My daughter asked me the other day, “How do you remain friends with Christians who continue to say these kind of things about Black people?” They don’t care about you! I answered by hemming and hawing with thoughts like, loyalty? Nostalgia? The “Friends” song by Michael W. Smith? Grace?
She’s right and the two pastors I spoke with in the office last week are also right.
What would I say to myself as my counselor?
– You’ve already walked away from unhealthy fears, superstitions and conspiracy theories about God, yourself and the world. You know decent people from every political persuasion.
I would say remaining in these spaces has nothing to do with showing Grace to others. It actually says more about how I allow others to treat me and the communities that I love.

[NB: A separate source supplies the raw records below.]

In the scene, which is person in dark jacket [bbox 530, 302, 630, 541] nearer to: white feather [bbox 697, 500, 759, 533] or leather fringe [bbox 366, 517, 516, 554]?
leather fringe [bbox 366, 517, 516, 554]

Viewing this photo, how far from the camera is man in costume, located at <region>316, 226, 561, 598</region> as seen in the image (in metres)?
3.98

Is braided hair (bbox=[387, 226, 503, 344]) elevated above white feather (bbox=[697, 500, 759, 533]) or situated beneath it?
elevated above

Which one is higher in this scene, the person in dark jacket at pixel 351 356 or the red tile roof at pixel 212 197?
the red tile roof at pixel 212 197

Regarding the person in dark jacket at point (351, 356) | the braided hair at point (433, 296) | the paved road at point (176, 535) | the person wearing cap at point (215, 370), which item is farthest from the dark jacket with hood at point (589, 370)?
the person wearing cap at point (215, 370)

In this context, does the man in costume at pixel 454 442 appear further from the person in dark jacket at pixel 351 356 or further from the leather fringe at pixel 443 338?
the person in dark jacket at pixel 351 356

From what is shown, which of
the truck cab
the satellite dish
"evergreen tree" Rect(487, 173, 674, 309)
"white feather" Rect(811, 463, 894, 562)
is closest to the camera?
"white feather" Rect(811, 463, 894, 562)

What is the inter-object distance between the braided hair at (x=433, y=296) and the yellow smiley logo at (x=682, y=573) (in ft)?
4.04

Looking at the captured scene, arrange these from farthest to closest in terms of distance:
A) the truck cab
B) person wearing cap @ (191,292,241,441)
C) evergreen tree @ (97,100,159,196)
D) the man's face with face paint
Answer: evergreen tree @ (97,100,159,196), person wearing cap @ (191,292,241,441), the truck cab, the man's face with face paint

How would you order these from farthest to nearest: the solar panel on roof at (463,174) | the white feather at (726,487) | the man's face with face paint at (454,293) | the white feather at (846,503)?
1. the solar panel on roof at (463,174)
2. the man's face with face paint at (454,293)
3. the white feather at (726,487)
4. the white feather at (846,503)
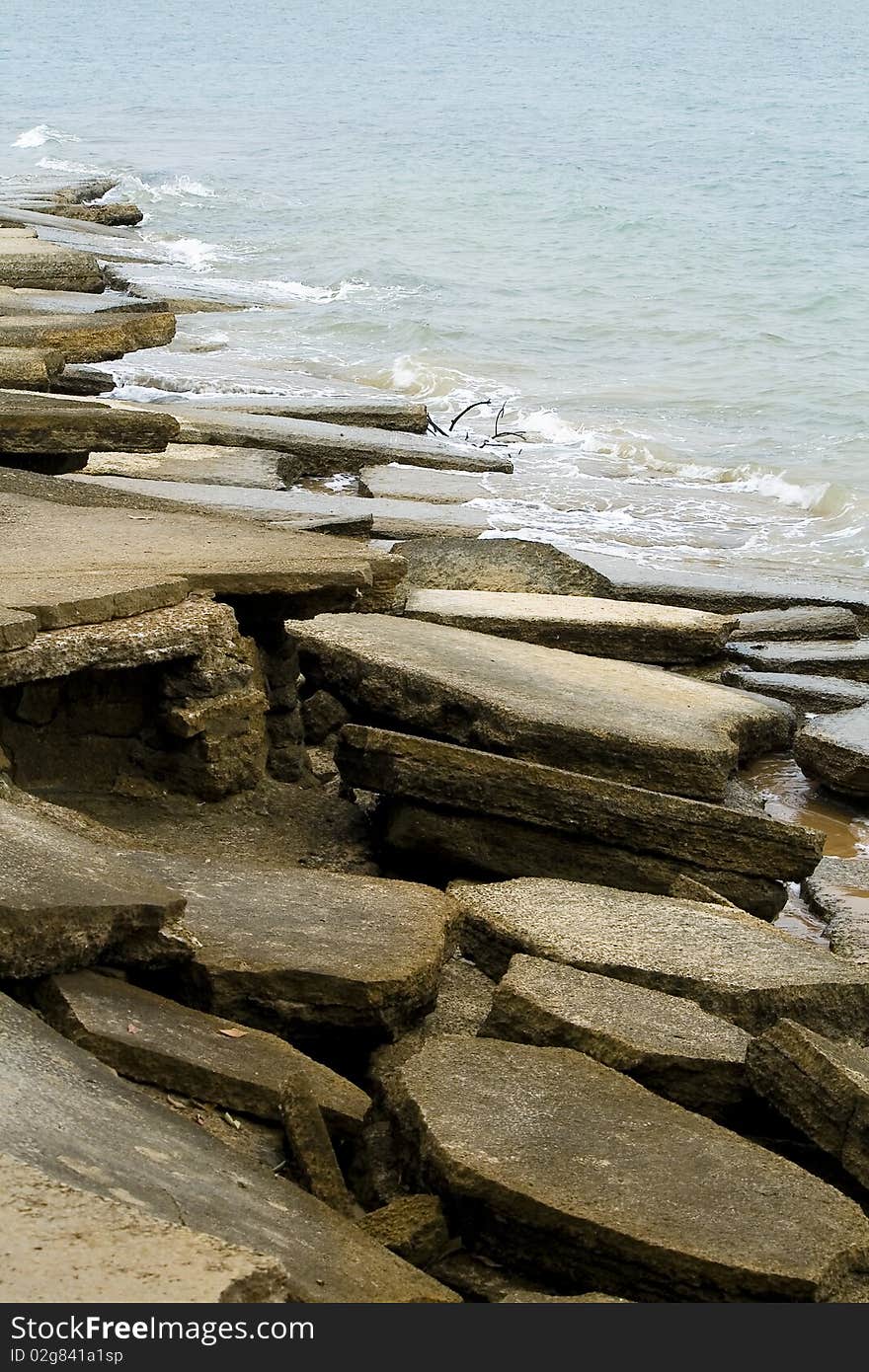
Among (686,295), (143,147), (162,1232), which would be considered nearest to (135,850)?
(162,1232)

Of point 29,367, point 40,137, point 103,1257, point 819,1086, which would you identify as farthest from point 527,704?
point 40,137

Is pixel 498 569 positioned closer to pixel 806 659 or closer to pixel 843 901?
pixel 806 659

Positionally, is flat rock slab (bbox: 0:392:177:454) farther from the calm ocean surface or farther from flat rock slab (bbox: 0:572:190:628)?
the calm ocean surface

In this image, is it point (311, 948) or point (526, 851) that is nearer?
point (311, 948)

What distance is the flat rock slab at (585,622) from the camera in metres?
5.15

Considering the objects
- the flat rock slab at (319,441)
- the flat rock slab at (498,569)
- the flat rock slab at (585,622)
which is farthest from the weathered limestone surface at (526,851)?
the flat rock slab at (319,441)

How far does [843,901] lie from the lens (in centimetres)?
420

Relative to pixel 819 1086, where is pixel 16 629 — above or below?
above

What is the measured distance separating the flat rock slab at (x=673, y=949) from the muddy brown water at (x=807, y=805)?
3.69 ft

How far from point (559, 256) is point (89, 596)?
19.0m

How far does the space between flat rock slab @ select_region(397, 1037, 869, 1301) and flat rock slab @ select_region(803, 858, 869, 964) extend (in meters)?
1.34

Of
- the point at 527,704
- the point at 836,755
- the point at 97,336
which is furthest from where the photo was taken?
the point at 97,336

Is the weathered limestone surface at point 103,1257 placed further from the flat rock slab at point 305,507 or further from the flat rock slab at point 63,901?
the flat rock slab at point 305,507

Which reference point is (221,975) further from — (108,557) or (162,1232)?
(108,557)
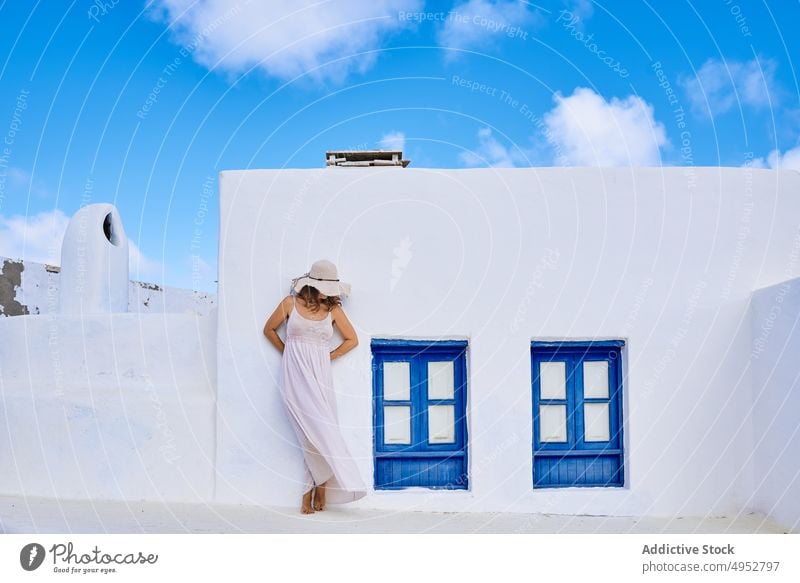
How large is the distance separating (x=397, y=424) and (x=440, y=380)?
0.48 metres

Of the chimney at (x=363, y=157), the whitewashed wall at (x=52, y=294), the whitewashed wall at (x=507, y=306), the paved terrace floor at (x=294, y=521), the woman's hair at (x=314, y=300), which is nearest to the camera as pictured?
the paved terrace floor at (x=294, y=521)

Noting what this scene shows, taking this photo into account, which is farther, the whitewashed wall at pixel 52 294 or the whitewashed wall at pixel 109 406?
the whitewashed wall at pixel 52 294

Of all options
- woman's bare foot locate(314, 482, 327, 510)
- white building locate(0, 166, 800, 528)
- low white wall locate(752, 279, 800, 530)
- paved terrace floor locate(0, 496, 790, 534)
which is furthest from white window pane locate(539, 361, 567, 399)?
woman's bare foot locate(314, 482, 327, 510)

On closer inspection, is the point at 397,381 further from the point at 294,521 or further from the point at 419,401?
the point at 294,521

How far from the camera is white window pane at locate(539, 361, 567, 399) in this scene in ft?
20.3

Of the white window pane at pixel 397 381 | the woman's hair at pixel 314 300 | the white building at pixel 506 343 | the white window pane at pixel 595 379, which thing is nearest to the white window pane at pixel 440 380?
the white building at pixel 506 343

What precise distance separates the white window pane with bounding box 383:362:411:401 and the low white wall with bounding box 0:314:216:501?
138cm

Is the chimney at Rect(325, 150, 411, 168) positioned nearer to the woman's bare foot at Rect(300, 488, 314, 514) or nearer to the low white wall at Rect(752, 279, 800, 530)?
the woman's bare foot at Rect(300, 488, 314, 514)

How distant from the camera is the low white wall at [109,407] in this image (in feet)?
20.2

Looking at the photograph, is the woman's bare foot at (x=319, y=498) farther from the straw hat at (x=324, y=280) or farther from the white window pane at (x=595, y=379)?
the white window pane at (x=595, y=379)

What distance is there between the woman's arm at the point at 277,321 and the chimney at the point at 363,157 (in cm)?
164

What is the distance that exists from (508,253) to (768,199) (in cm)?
212

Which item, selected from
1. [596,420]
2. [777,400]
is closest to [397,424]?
[596,420]

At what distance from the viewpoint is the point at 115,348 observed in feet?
21.8
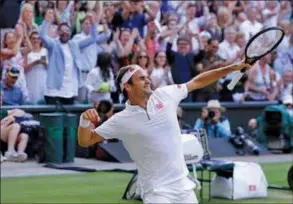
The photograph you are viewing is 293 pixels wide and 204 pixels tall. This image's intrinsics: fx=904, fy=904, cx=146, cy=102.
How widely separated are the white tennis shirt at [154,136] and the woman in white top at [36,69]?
10.0 m

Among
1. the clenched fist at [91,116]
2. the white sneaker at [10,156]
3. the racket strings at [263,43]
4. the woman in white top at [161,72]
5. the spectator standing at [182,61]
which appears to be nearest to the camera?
the clenched fist at [91,116]

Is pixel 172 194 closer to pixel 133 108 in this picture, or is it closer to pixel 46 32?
pixel 133 108

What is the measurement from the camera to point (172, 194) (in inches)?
307

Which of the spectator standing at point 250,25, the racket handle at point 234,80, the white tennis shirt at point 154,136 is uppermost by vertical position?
the spectator standing at point 250,25

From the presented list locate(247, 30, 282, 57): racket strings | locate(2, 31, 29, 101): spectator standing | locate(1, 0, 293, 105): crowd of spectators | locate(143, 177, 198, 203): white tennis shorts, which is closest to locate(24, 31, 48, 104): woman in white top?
locate(1, 0, 293, 105): crowd of spectators

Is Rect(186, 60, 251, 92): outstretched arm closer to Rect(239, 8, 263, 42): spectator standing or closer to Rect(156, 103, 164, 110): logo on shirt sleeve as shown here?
Rect(156, 103, 164, 110): logo on shirt sleeve

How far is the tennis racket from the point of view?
8.20 meters

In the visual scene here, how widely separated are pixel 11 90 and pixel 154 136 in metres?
10.2

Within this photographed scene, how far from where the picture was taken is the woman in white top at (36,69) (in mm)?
17969

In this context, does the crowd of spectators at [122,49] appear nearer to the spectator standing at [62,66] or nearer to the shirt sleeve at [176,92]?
the spectator standing at [62,66]

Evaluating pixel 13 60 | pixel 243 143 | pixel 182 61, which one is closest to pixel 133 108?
pixel 13 60

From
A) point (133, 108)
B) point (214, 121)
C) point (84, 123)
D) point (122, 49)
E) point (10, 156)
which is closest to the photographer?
point (84, 123)

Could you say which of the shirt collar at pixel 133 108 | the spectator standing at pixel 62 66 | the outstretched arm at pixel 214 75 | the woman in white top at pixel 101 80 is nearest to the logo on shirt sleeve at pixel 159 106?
the shirt collar at pixel 133 108

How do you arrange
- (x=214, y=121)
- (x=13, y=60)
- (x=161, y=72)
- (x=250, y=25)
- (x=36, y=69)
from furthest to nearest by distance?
(x=250, y=25)
(x=161, y=72)
(x=214, y=121)
(x=36, y=69)
(x=13, y=60)
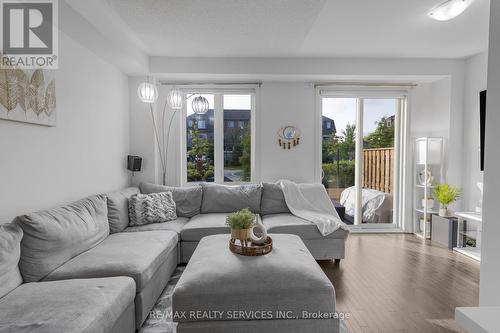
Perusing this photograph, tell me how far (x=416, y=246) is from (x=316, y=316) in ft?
9.17

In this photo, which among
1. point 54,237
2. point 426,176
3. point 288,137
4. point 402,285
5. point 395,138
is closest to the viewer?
point 54,237

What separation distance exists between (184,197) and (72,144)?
4.80 ft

It’s about healthy friendships. It’s about self-care. It’s about the dignity that I was taught being born in Georgia. By a family who said Grace. Whose strength was a measure of the goodness of God’s Grace.
Maya Angelou said “When you know better, you do better.”
I know Grace better. It’s about the unrelenting love of God. It’s about how we are to treat others AND ourselves. And it’s Amazing!
Mourning the loss of 49 Muslim lives that God fearfully and wonderfully made is a prayer answered by how we treat our neighbors. The immigrant. The refugee. The marginalized.
Mourning is an action that welcomes. It shows compassion. It shows up. It refuses to allow love to become a stranger to the Stranger.
Refuses to become indifferent or passively complicit to the domestic terrorism of white supremacists.
Mourning with those who mourn is demonstrated by doing unto others as you would have them do unto you.
Legislating unto others as you would have them legislate unto you.
Looking into the grieving eyes of our Muslim neighbors and seeing our family. Seeing our tears. Seeing a community loved by God.